SwiftObject 杂记

一、前言

 

　　看了一段时间的Swift，慢慢转变了一些对Swift的看法。

　　Swift作为苹果新晋的开发语言、具有模板编程、函数编程、协议多继承、vTable静态绑定、值引用类型区分、Option类型等动态语法的多种特性。

　　Swift作为一门跨平台的语言，非常强调性能，静态绑定是Swift跟OC语言的动态派发迥异的区别。Objetive-C中的Runtime优秀的设计让OC这门语言有着优秀的动态特性，

　　　　Swift的语言设计中一部分为了和OC桥接，一部分也参考了OC的设计让Swift具有一些动态特性，比如自省。

　　Swift强调安全，Optional代替OC中的空指针，同时优化了性能。Optional调用链遇到中间的Optional不会继续执行。同时值类型的语义的大量使用可以规避线程安全带来的问题。

 

二、本次文章主要探究Swift编译运行机制

　　1）编写一个控制台程序，将可执行文件拖入Hopper进行反编译

　　注：下一部分代码借鉴 https://mp.weixin.qq.com/s/zIkB9KnAt1YPWGOOwyqY3Q 《Swift 对象内存模型探究（一）》

//
//  main.swift
//  TestSwift2
//
//  Created by lunli on 2018/10/9.
//  Copyright © 2018年 lunli. All rights reserved.

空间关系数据
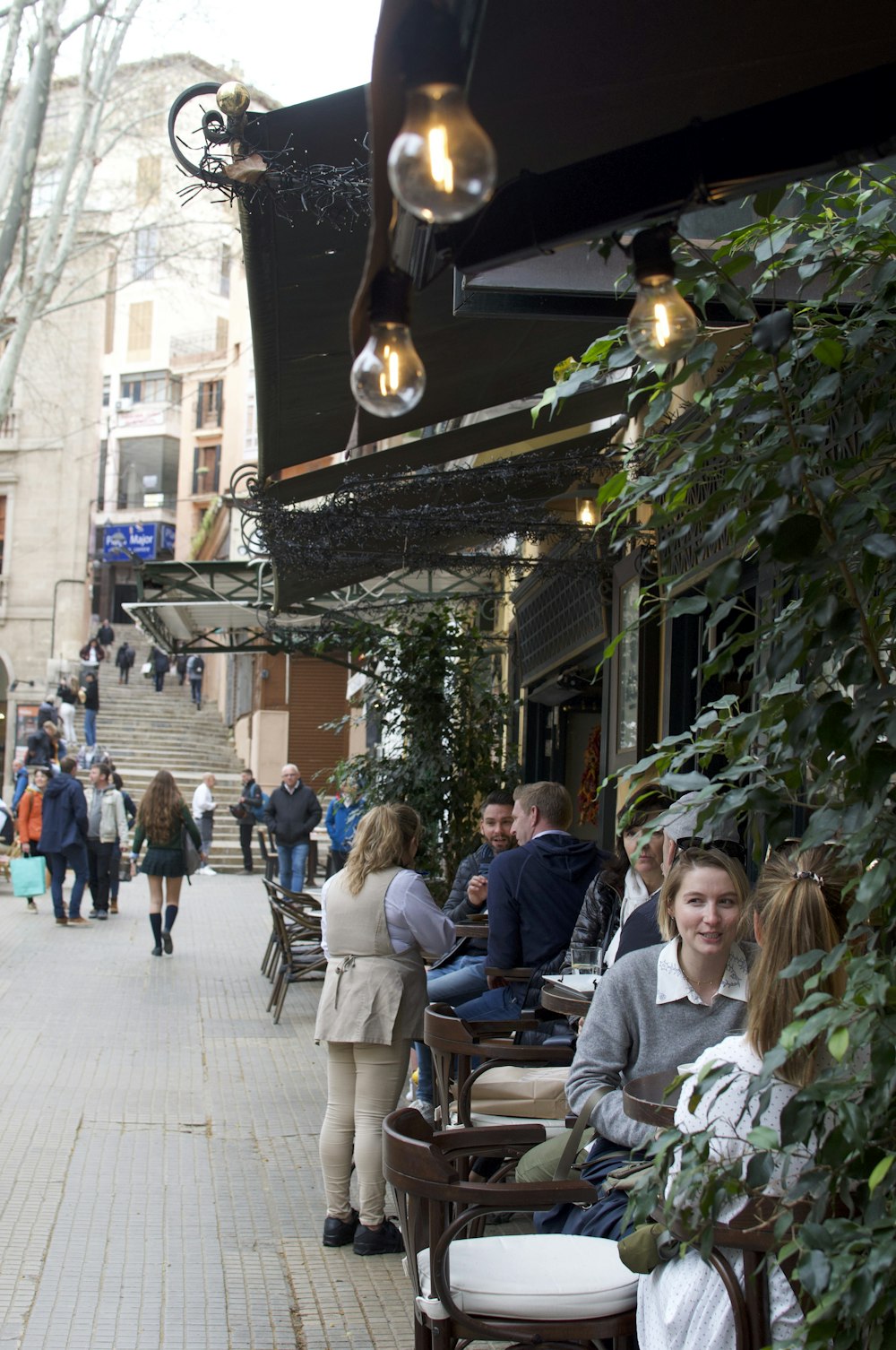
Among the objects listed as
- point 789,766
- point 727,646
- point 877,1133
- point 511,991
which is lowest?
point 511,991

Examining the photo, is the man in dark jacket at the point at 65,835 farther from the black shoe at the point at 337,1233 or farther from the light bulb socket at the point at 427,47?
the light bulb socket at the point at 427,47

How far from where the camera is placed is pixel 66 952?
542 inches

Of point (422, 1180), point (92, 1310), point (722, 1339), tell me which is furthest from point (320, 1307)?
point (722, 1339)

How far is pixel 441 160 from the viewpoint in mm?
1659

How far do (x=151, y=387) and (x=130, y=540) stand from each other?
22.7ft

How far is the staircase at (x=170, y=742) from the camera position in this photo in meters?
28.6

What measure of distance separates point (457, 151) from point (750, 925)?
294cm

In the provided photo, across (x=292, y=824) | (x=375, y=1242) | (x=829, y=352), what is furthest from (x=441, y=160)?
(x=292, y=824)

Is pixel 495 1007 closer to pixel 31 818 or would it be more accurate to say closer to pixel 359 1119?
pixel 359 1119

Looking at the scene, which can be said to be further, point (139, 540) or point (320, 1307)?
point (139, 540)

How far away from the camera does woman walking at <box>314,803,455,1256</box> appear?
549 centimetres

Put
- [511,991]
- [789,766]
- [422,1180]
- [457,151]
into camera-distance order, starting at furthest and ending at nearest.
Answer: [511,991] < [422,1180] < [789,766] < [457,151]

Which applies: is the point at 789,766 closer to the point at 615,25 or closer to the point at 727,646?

任务要求 =>
a. 输出《SwiftObject 杂记》里从“Swift作为一门跨平台的语”往下直到“具有一些动态特性，比如自省。”的全部文字，一字不改。
b. 按《SwiftObject 杂记》所述，可执行文件被拖入哪个工具进行反编译？
c. 请接着《SwiftObject 杂记》最后一句往下续写。

答复 =>
a.
Swift作为一门跨平台的语言，非常强调性能，静态绑定是Swift跟OC语言的动态派发迥异的区别。Objetive-C中的Runtime优秀的设计让OC这门语言有着优秀的动态特性，

　　　　Swift的语言设计中一部分为了和OC桥接，一部分也参考了OC的设计让Swift具有一些动态特性，比如自省。

b. Hopper。

c.
//

import Foundation
import ObjectiveC

class People{
    var xxxxx = 1
}

class Driver:People{
    var yyyyy = 2
}

class SellerPeople{
    var zzzzz = 3
}

struct Person {
    var name: String
    var age: Int
}

class ViewController {
    var x = 123456
    var person: Person? {
        didSet{
            
            print("Called after setting the new value")
            if let name = person?.name {
                print("New name is \(name) and old name is \(String(describing: oldValue?.name))")
            }
        }
        willSet(myNewValue) {
            
            print("Called before setting the new value")
            if let newName = myNewValue?.name {
                print("New name is \(newName)")
            }
        }
    }

}

var p = Driver()
print(type(of: p))
print(String.init(format: "%s", object_getClassName(p)))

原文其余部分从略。